And God said, "Let there be networking." And so He created MySpace.
But the people wanted more. And they prayed and thumped their chests and cried out for more.
And so God (and possibly Mark Zuckerberg) created Facebook.
But the people were still not satisfied. Neither the Book of Faces nor the Space of Mine sufficiently appeased their desire to be heard.
And so God created Twitter. And He said, “Go forth and speaketh in 140 characters or less.”
And so, the people tweeted.
But the people still were not satisfied. And so God created…
Couchsurfing?
What is this “couchsurfing” we speak of?
A recent phenomenon (the first couch was surfed, circa 1999), it all began with couchsurfing.org, “a service in which members offer a spare couch – or bed, or floor space – to fellow couchsurfers, at no charge.”
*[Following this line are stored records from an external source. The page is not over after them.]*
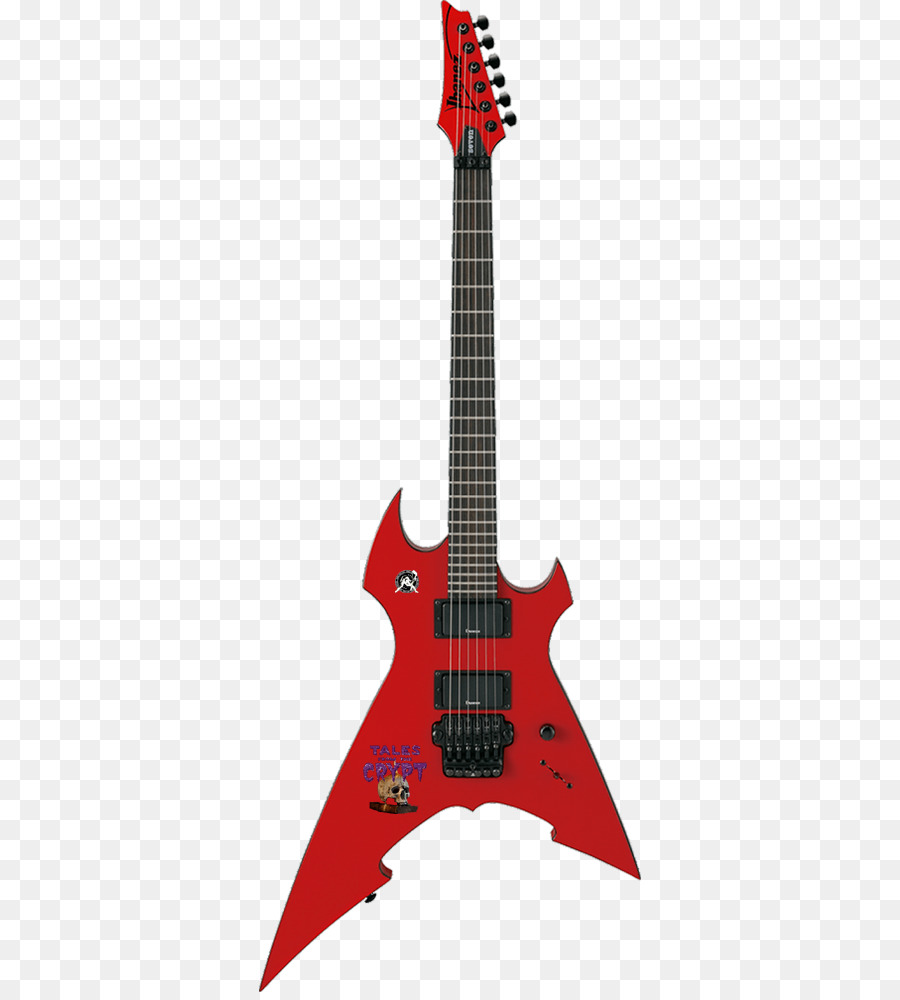 Ibanez，Gitar PNG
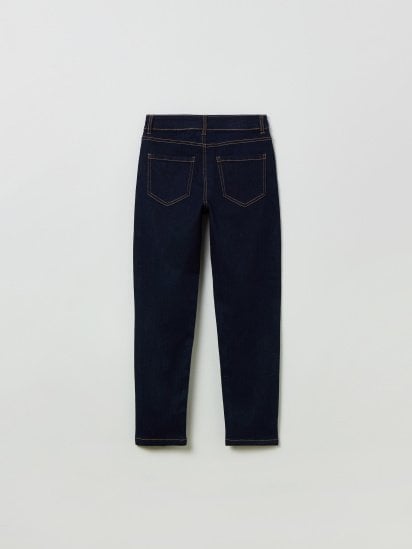 Прямі джинси OVS модель 1718637 — фото 3 - INTERTOP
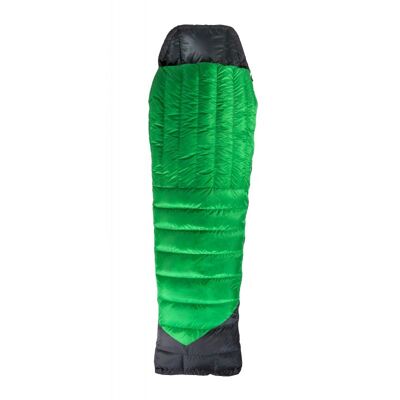 Grasshopper 400 - Sac de couchage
The concept has since grown to include many other sites at which people can rent out apartments and homes all over the world. (AirBnB.com and iStopOver.com are just two popular newcomers to the scene.)
Couchsurfing takes social networking to a whole new level. Though some say that the very nature of social networking ironically makes us anti-social (interactions are far more limited across a computer screen), this concept allows for entirely new friend-making possibilities.
Couchsurfing networks bring together the virtual and the real. It also brings together random strangers. (Unlike traditional social networks which help us more deeply connect with people we already know.)
So where will social networking take us next?